Exercise goal
Go through the records and filter out every line lacking the word "site"; copy the lines that remain.

Data for this exercise section start

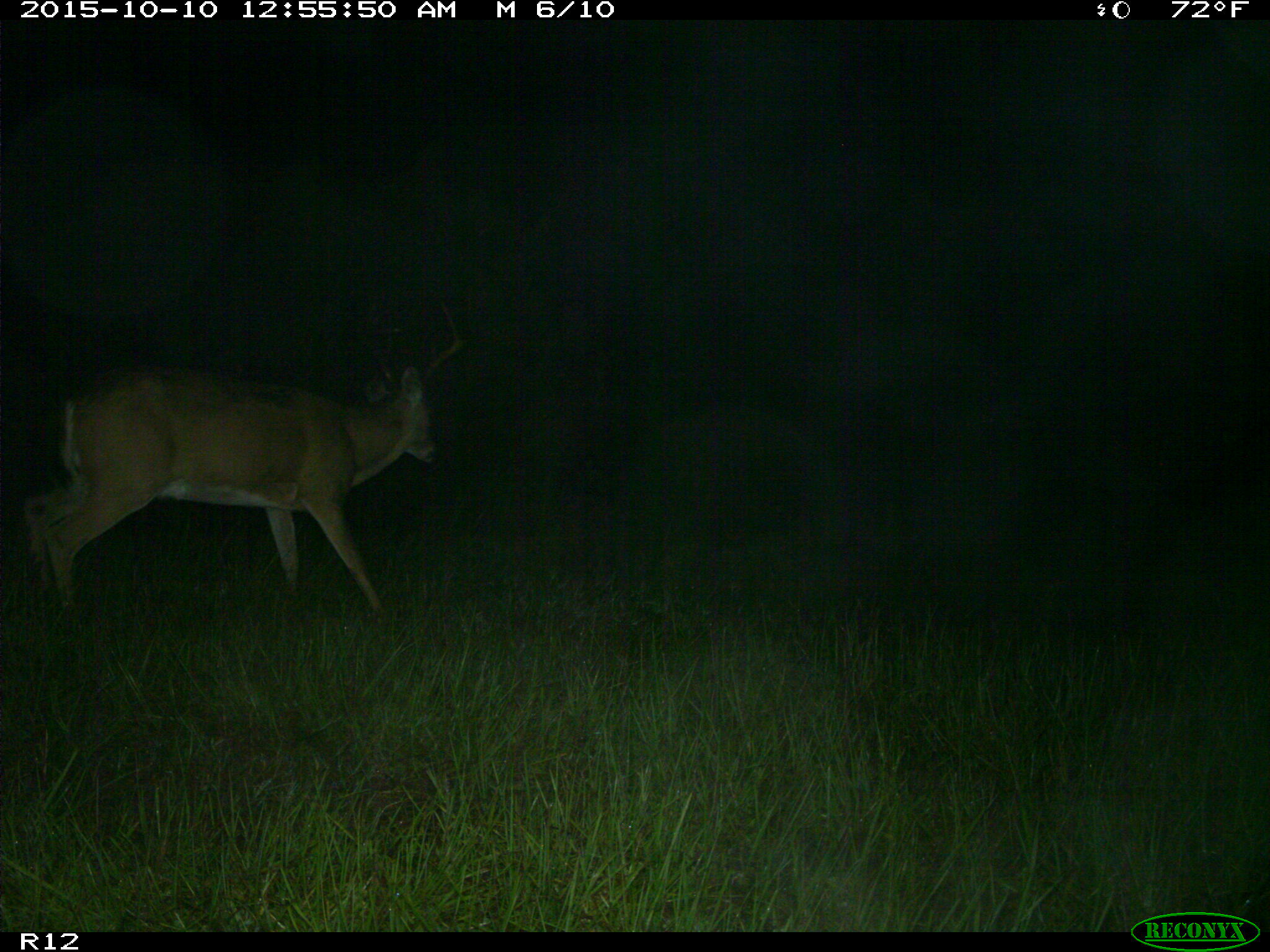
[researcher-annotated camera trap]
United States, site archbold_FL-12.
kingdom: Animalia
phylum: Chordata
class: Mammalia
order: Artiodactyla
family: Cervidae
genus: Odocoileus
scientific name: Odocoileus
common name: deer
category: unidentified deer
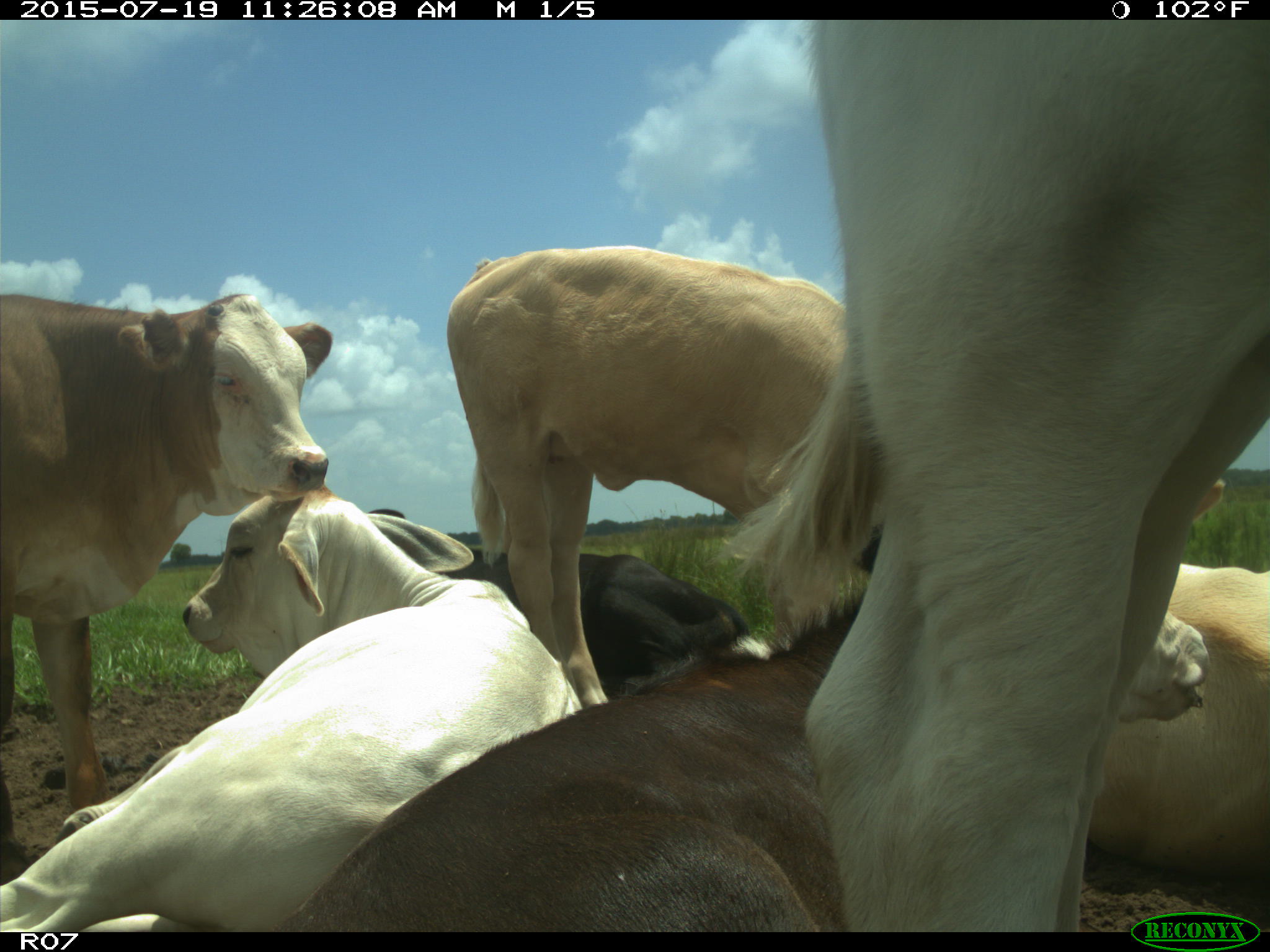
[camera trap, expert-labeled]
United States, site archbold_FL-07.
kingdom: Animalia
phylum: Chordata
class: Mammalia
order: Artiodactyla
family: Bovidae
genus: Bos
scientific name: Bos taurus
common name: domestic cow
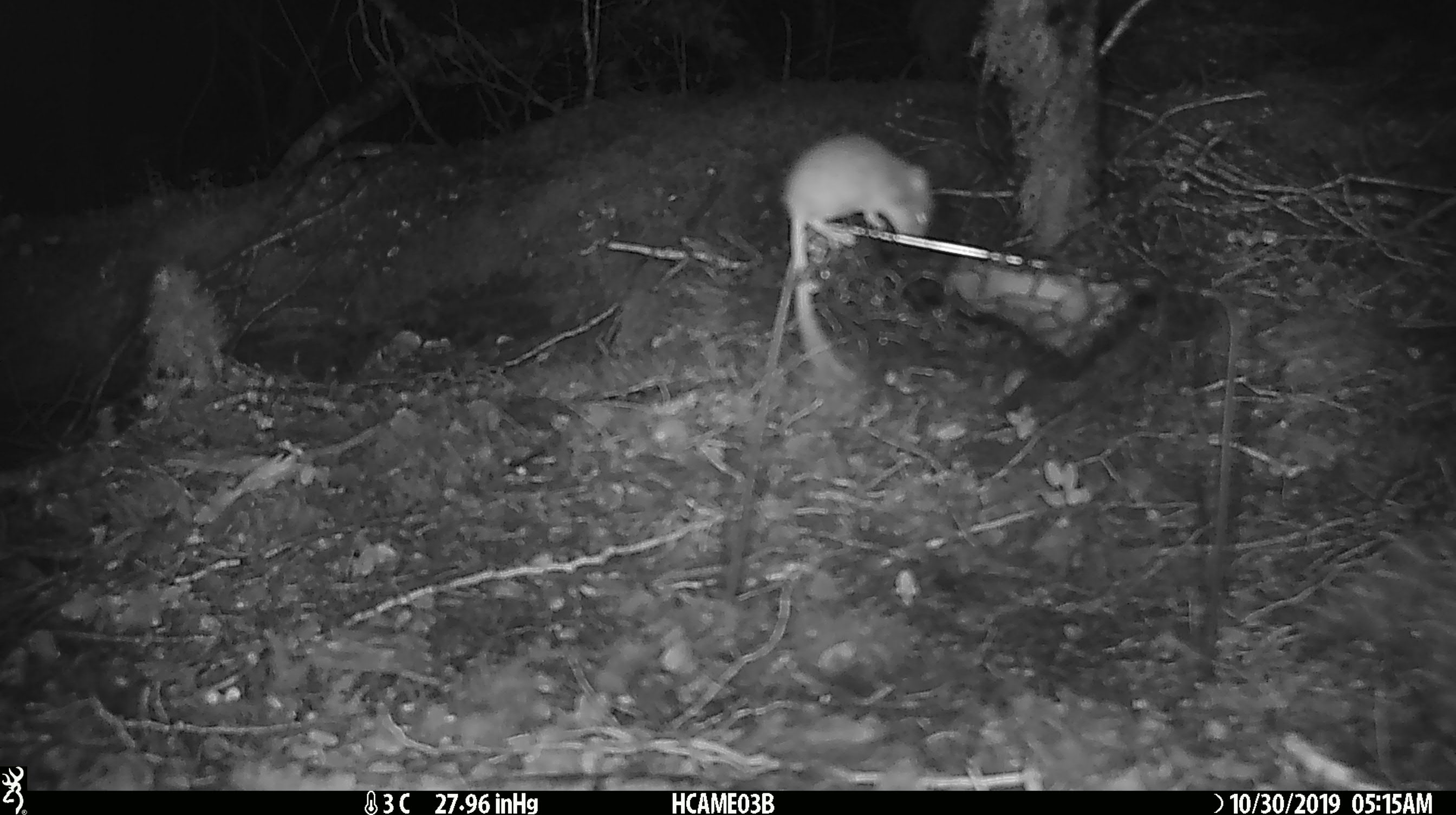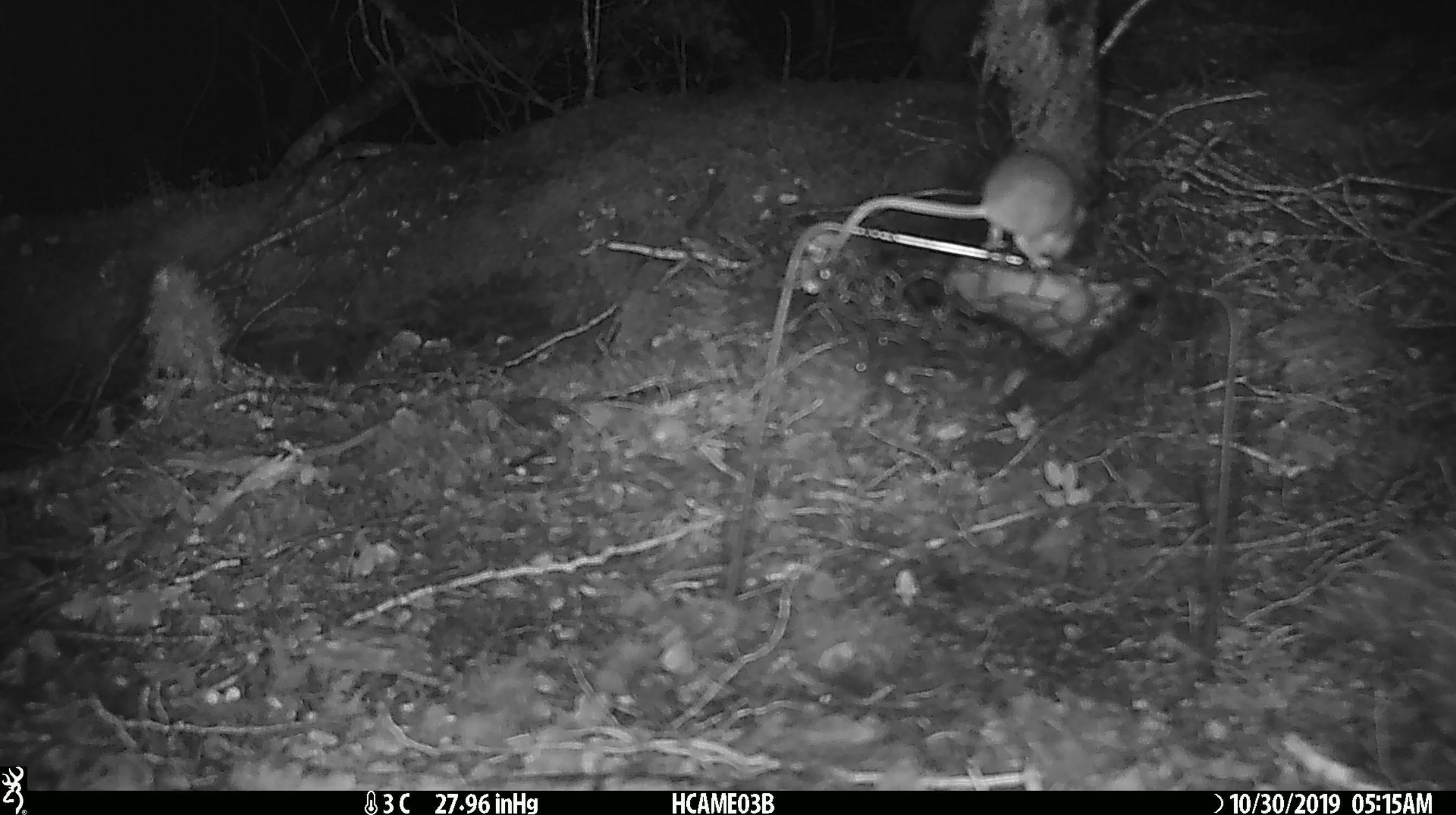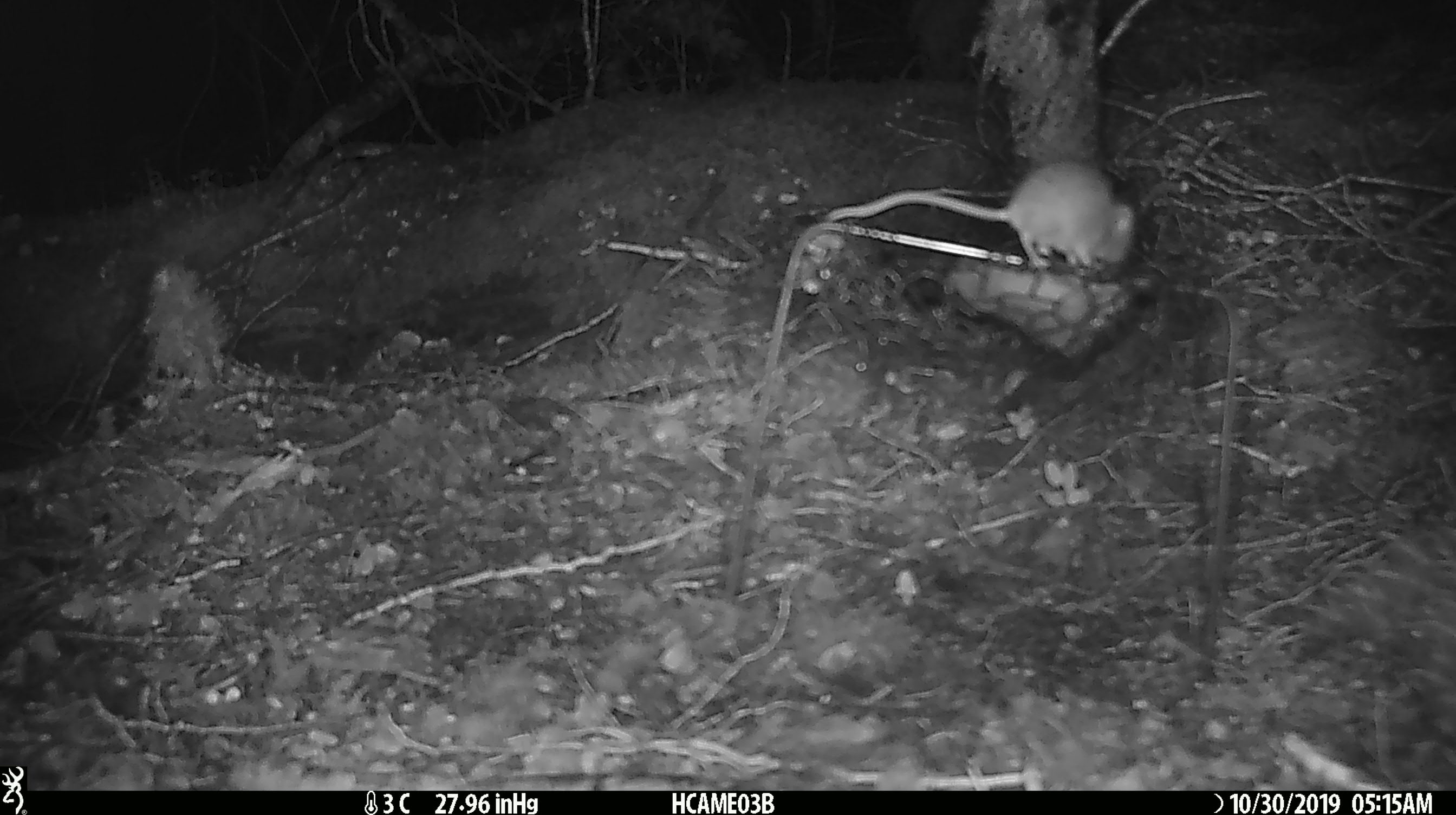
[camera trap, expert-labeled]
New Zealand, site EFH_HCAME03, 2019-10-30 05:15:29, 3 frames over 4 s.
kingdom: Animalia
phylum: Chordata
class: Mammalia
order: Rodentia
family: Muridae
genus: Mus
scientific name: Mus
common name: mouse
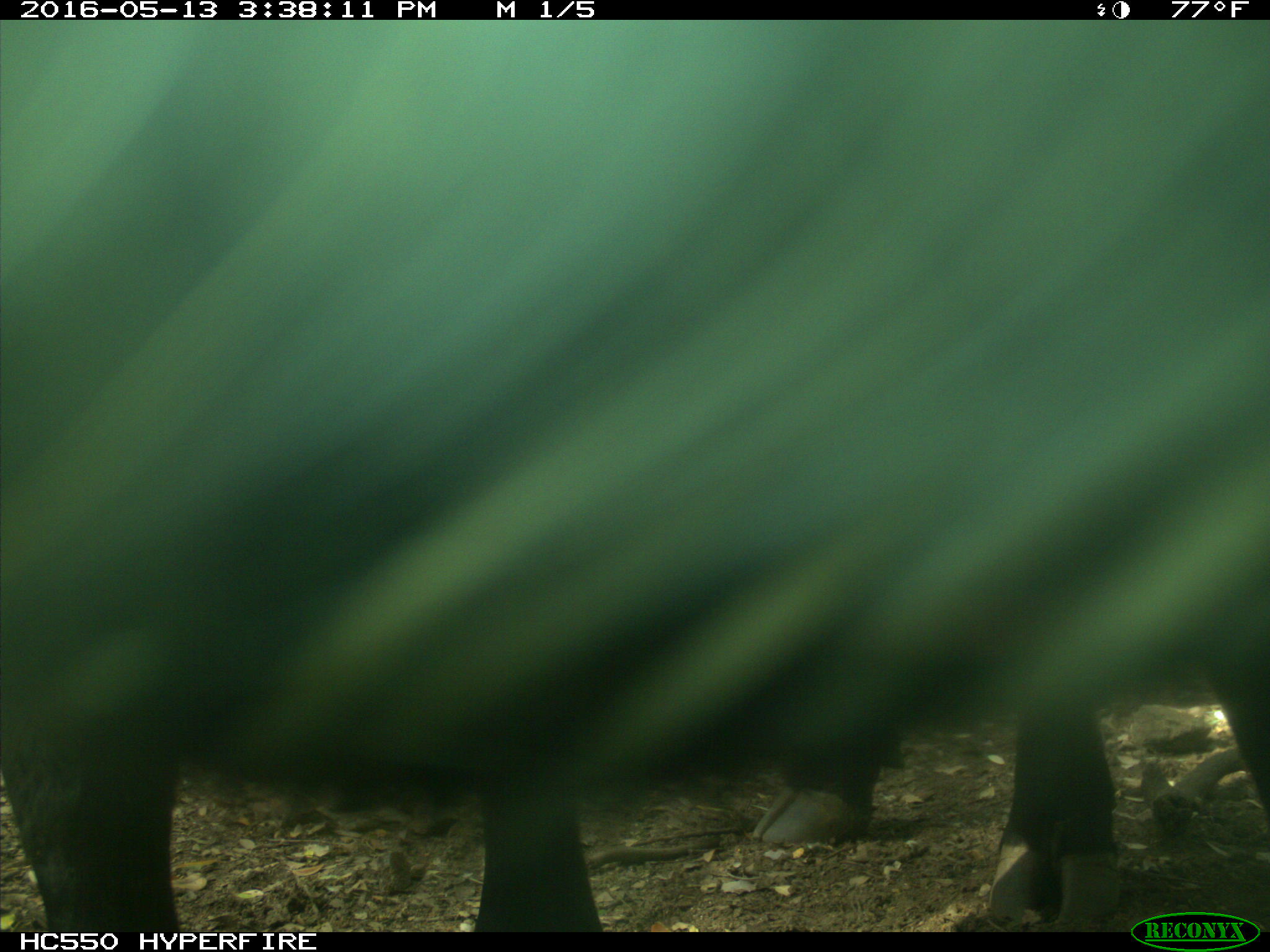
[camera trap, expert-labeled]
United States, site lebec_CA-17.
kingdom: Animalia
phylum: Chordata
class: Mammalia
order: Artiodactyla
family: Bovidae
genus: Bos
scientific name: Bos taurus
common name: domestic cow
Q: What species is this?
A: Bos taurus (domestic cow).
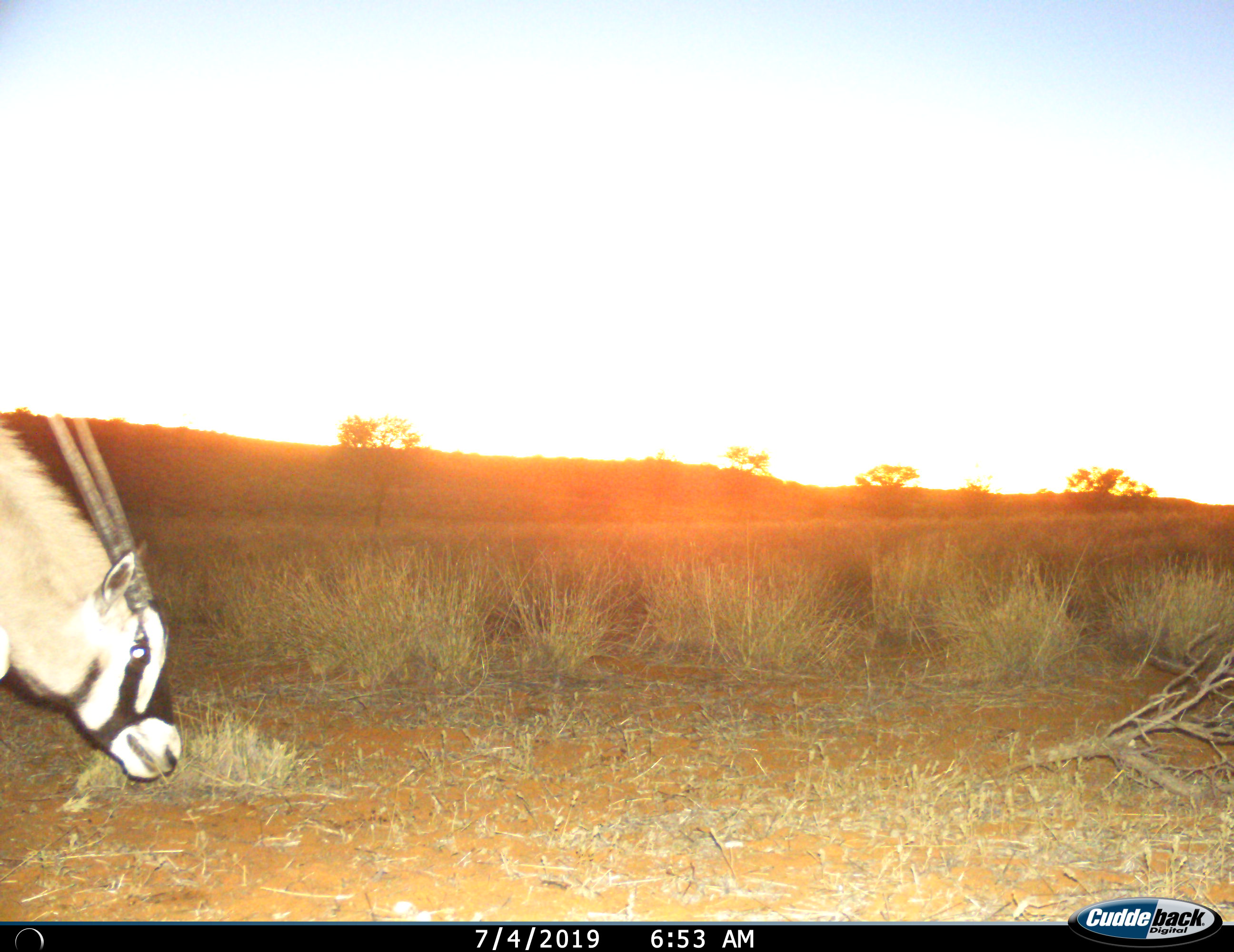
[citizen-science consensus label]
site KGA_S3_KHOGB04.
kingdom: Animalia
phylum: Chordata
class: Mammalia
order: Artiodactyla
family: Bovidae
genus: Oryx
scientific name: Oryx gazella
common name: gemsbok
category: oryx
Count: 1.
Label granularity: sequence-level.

Data for this exercise section end

Output for this task
United States, site archbold_FL-12.
United States, site archbold_FL-07.
New Zealand, site EFH_HCAME03, 2019-10-30 05:15:29, 3 frames over 4 s.
United States, site lebec_CA-17.
site KGA_S3_KHOGB04.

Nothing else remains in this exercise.